Vous saurez donc qu’à Nantes, en Bretagne, il étoit une dame charmante, autant instruite que belle. Aussi tout chevalier du pays qui la voyoit une fois seulement, ne manquoit pas de lui adresser ses vœux et de la requérir d’amour. Elle ne pouvoit certainement pas les aimer tous, mais elle ne vouloit pas aussi les désespérer ; il vaudroit mieux alors qu’un homme fît la cour à toutes les femmes de la même contrée, que de le voir malheureux par les souffrances d’amour. Notre beauté étoit fort avenante envers ses adorateurs ; et sans vouloir les écouter, en rejetant leurs vœux, elle mettoit tant de grace dans ses refus qu’on ne pouvoit s’empêcher de l’aimer davantage et de chercher à lui plaire. La dame dont je vous parle, par sa beauté et par ses différentes qualités, étoit requise d’amour par un grand nombre de soupirants.

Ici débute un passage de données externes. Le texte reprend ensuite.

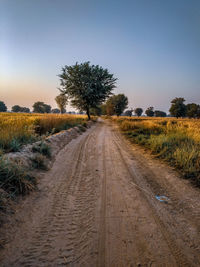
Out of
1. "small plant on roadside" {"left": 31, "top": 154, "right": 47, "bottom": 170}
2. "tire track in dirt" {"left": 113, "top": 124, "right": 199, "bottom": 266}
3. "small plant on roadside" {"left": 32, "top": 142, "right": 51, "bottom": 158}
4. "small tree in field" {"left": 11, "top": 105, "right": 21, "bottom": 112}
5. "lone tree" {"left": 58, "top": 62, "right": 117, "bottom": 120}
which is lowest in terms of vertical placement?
"tire track in dirt" {"left": 113, "top": 124, "right": 199, "bottom": 266}

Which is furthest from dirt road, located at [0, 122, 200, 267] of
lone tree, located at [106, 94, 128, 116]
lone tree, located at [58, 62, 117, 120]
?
lone tree, located at [106, 94, 128, 116]

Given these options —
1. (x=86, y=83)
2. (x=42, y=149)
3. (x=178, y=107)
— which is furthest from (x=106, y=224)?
(x=178, y=107)

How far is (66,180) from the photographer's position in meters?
2.95

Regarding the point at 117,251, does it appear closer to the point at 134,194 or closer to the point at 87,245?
the point at 87,245

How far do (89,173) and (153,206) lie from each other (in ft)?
5.80

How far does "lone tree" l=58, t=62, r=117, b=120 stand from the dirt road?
57.9 feet

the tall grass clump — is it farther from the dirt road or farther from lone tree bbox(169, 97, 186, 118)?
lone tree bbox(169, 97, 186, 118)

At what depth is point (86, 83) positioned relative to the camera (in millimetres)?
19547

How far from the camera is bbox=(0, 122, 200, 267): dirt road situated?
133 centimetres

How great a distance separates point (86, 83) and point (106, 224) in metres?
20.5

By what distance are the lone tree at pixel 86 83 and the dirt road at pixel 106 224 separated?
17650 millimetres

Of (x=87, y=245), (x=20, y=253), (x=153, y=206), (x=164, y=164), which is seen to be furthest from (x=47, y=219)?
(x=164, y=164)

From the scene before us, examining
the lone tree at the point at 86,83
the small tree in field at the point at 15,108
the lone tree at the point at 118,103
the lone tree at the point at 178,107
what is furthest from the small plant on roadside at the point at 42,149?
the small tree in field at the point at 15,108

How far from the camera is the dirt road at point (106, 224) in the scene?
1327mm
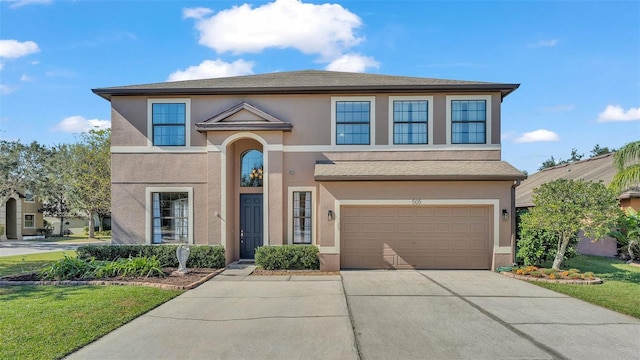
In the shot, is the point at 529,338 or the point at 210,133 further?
the point at 210,133

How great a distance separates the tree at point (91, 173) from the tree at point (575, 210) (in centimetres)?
2695

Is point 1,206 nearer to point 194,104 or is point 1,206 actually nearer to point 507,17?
point 194,104

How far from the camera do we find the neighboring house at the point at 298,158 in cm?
1261

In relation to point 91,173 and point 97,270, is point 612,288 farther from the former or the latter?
point 91,173

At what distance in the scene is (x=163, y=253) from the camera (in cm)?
1273

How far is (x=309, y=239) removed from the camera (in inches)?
520

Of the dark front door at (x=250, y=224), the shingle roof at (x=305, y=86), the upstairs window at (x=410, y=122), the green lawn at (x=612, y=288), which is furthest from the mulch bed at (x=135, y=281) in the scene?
the green lawn at (x=612, y=288)

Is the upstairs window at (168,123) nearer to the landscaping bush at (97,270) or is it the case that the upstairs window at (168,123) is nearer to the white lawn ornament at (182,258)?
the white lawn ornament at (182,258)

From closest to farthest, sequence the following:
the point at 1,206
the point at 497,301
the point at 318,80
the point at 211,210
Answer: the point at 497,301 → the point at 211,210 → the point at 318,80 → the point at 1,206

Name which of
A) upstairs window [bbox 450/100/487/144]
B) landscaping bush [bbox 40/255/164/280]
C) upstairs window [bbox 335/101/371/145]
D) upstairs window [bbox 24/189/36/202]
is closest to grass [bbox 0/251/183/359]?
landscaping bush [bbox 40/255/164/280]

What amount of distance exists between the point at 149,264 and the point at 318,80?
8.42m

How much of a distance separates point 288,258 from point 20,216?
3105 centimetres

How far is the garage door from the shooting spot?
12516 mm

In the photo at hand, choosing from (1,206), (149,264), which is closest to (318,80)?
(149,264)
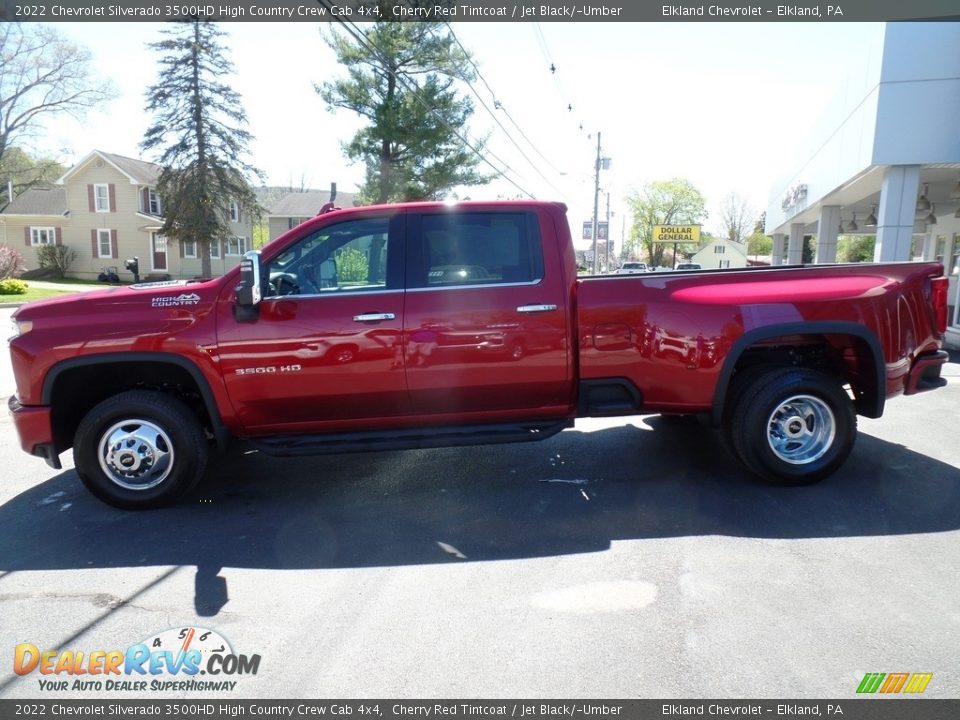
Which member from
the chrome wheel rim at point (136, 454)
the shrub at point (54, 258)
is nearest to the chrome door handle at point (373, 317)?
the chrome wheel rim at point (136, 454)

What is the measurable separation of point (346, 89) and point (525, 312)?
1967 cm

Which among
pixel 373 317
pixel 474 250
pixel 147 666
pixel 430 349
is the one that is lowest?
pixel 147 666

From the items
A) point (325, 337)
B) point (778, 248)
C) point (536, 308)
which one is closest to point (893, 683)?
point (536, 308)

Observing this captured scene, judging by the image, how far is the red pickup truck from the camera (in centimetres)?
442

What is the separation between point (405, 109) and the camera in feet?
70.2

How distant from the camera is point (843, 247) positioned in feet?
220

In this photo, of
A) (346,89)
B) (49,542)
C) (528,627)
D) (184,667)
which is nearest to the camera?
(184,667)

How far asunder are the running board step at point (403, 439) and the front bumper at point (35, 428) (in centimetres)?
130

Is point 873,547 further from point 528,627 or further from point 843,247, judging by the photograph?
point 843,247

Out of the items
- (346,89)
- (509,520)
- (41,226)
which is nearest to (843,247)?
(346,89)

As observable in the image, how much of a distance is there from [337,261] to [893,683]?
3.90m

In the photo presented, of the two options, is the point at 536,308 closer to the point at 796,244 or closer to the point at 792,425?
the point at 792,425

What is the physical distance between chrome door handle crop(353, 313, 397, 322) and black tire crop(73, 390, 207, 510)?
1374 mm

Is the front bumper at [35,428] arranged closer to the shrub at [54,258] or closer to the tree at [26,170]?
the shrub at [54,258]
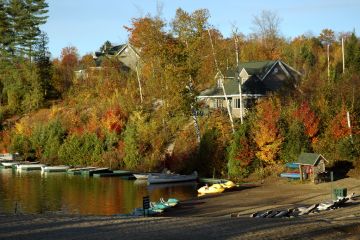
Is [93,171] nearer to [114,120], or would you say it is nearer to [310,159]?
[114,120]

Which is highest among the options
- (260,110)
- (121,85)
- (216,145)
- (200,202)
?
(121,85)

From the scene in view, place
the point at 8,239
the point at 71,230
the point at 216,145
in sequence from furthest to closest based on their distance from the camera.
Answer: the point at 216,145
the point at 71,230
the point at 8,239

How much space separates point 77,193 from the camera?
1700 inches

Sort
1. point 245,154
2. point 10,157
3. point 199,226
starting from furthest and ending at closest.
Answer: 1. point 10,157
2. point 245,154
3. point 199,226

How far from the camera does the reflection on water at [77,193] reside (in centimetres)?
3614

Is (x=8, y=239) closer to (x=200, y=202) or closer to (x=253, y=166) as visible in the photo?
(x=200, y=202)

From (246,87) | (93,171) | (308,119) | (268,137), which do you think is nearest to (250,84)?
(246,87)

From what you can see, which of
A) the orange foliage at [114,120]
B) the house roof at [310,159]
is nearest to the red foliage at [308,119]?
the house roof at [310,159]

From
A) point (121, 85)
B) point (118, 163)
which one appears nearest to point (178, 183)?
point (118, 163)

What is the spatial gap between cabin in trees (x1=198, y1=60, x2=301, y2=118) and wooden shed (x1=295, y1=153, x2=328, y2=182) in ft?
57.8

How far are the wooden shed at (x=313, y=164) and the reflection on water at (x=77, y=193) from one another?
897 centimetres

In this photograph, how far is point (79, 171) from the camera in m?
56.9

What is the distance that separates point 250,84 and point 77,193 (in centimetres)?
2604

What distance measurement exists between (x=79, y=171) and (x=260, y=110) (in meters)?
21.7
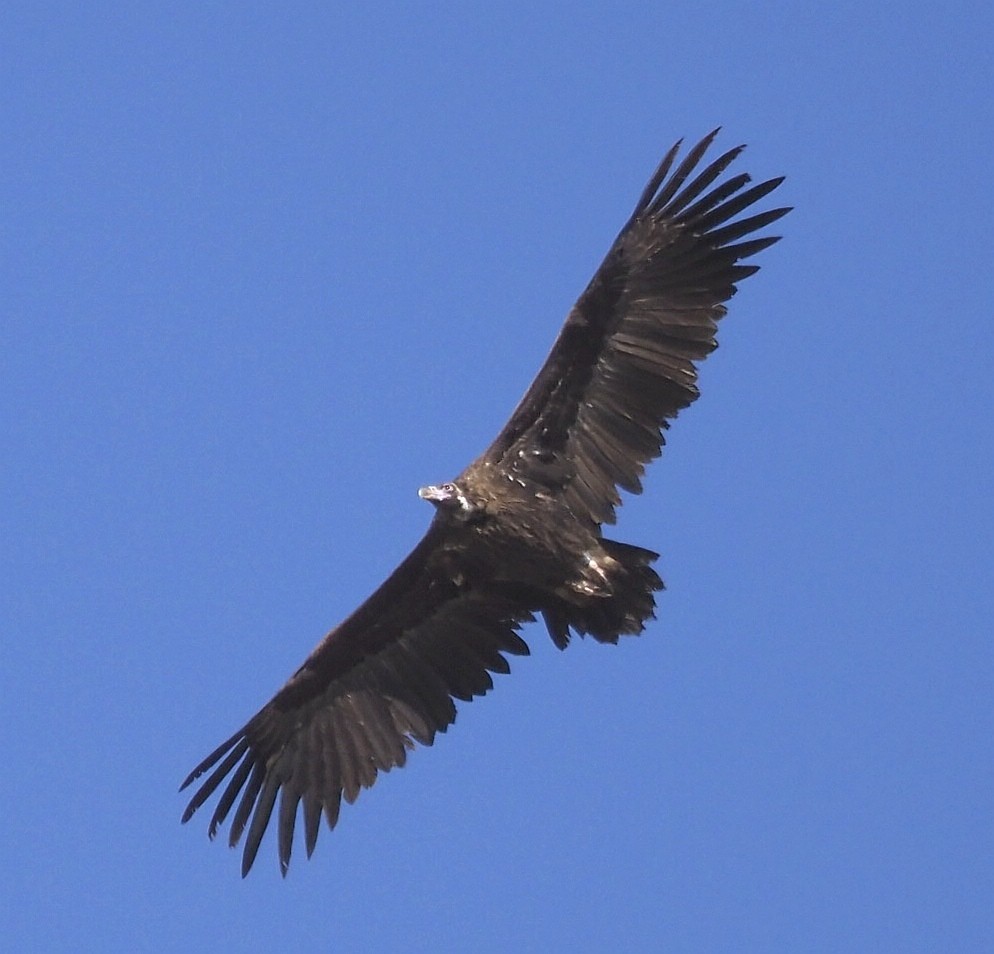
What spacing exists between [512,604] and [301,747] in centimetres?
233

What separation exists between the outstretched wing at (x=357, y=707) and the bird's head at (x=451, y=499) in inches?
45.5

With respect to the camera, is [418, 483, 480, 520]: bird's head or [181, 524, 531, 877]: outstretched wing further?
[181, 524, 531, 877]: outstretched wing

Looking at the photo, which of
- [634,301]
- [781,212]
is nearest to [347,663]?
[634,301]

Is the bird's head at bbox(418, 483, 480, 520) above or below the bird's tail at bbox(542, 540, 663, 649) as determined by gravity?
above

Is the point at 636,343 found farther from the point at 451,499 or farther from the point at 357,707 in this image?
the point at 357,707

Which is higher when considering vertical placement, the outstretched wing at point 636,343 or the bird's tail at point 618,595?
the outstretched wing at point 636,343

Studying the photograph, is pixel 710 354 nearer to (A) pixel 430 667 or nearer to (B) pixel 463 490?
(B) pixel 463 490

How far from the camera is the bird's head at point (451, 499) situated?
58.4 ft

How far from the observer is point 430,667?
19156 mm

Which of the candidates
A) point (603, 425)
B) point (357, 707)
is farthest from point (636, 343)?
point (357, 707)

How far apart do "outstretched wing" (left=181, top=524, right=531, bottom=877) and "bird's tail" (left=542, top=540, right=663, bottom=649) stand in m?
1.00

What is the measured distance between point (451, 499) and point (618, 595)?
4.95 feet

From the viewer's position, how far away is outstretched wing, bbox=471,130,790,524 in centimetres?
1791

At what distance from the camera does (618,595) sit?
58.6 feet
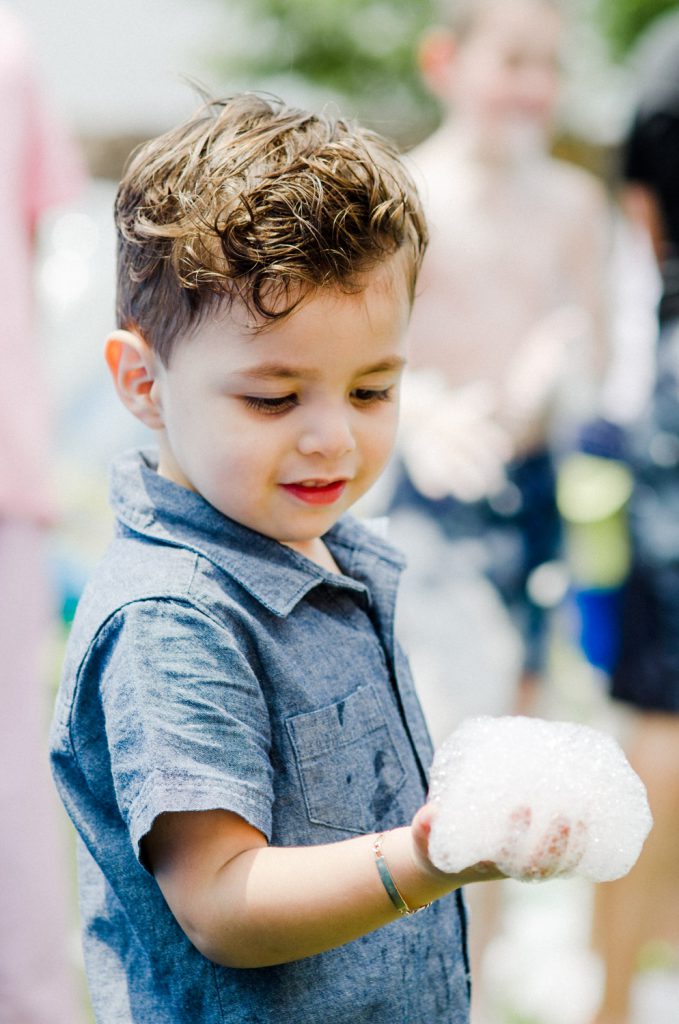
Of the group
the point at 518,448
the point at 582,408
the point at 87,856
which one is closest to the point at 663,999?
the point at 518,448

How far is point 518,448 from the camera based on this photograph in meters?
2.72

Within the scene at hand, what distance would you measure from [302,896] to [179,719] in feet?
0.56

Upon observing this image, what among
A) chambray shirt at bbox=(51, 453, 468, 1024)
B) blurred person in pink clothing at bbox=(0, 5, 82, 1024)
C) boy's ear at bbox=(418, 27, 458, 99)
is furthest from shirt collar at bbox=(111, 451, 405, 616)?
boy's ear at bbox=(418, 27, 458, 99)

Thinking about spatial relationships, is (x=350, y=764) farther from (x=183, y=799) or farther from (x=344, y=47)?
(x=344, y=47)

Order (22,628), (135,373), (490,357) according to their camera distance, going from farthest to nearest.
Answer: (490,357), (22,628), (135,373)

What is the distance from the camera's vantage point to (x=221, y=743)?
97 cm

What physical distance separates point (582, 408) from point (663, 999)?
143 centimetres

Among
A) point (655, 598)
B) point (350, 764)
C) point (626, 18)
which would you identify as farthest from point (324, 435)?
point (626, 18)

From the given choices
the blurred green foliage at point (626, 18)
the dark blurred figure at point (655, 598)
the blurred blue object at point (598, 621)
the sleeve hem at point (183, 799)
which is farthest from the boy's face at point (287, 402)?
the blurred green foliage at point (626, 18)

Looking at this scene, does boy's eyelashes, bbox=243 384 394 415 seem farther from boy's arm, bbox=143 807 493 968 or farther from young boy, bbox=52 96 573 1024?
boy's arm, bbox=143 807 493 968

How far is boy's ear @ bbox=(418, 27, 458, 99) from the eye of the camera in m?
2.95

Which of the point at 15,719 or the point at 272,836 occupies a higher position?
the point at 272,836

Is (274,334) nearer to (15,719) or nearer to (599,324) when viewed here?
(15,719)

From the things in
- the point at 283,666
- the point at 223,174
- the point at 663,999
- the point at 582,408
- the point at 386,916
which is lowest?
the point at 663,999
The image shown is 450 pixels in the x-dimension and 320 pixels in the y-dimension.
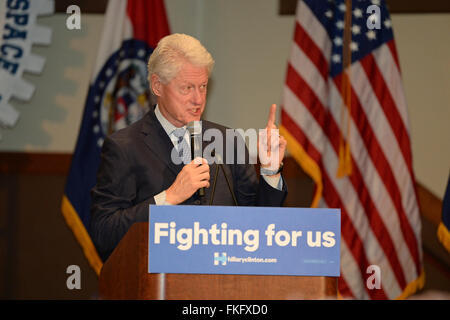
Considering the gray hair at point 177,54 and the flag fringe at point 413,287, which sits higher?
the gray hair at point 177,54

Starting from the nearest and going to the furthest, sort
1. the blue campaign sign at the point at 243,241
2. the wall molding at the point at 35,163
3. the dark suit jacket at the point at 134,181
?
the blue campaign sign at the point at 243,241, the dark suit jacket at the point at 134,181, the wall molding at the point at 35,163

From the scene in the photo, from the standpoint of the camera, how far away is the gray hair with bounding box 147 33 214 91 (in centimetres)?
215

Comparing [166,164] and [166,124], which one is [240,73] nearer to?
[166,124]

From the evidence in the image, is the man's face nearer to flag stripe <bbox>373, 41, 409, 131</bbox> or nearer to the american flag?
the american flag

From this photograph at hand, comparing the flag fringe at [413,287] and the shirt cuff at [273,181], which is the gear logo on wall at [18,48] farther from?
the flag fringe at [413,287]

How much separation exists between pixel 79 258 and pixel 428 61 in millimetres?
2838

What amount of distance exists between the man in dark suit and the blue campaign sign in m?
0.22

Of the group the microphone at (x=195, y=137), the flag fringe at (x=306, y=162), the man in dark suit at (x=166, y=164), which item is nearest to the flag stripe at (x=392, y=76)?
the flag fringe at (x=306, y=162)

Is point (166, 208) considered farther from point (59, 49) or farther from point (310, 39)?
point (59, 49)

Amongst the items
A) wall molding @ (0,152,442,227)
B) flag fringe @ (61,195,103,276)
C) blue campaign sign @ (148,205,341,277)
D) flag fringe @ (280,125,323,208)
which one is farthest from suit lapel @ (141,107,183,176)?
wall molding @ (0,152,442,227)

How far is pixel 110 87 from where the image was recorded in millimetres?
3799

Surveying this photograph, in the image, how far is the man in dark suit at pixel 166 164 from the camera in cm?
195

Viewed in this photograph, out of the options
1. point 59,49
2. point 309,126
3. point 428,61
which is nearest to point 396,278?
point 309,126

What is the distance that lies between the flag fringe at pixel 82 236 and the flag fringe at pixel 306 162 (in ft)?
4.65
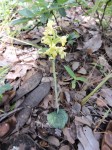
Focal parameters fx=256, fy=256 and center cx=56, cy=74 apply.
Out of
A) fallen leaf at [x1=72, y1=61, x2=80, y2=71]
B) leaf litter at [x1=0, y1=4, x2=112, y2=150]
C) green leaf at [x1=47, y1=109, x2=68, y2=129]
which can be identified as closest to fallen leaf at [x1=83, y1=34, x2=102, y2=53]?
leaf litter at [x1=0, y1=4, x2=112, y2=150]

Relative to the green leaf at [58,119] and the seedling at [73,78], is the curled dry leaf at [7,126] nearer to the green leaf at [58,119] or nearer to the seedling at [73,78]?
the green leaf at [58,119]

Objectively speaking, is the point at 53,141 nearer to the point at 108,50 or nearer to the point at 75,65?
the point at 75,65

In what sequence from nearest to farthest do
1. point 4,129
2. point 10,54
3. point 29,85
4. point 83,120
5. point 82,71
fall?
point 4,129, point 83,120, point 29,85, point 82,71, point 10,54

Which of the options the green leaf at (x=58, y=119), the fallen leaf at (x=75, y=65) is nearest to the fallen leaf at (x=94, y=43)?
the fallen leaf at (x=75, y=65)

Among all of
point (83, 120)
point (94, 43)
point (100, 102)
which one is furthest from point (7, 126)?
point (94, 43)

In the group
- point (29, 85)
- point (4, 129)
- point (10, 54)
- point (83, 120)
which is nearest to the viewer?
point (4, 129)

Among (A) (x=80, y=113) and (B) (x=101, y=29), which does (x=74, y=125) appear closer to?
(A) (x=80, y=113)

Il y avoit en Bretagne quatre chevaliers dont j’ignore les noms. Il suffira de savoir qu’ils étoient jeunes , riches, vaillants et pourvus d’une grande libéralité. Tous quatre tenoient aux premières familles du pays, tous quatre également aimables, ils adressoient leurs vœux à la belle dame , et faisoient consister leur gloire à se distinguer par leurs prouesses, afin d’obtenir un regard de leur belle maîtresse. Chacun ambitionnoit le bonheur d’être aimé, et requéroit d’amour la cruelle; ils cherchoient à se surpasser mutuellement, et il n’étoit aucun d’eux qui ne fût persuadé de mieux faire que son compagnon. De son côté, la dame qui voyoit dans ses soupirants tant de zèle et de courage, eut bien desiré faire un choix, mais elle n’osoit. Souvent même elle réfléchissoit et se demandoit lequel, parmi les chevaliers, il lui conviendroit d’aimer.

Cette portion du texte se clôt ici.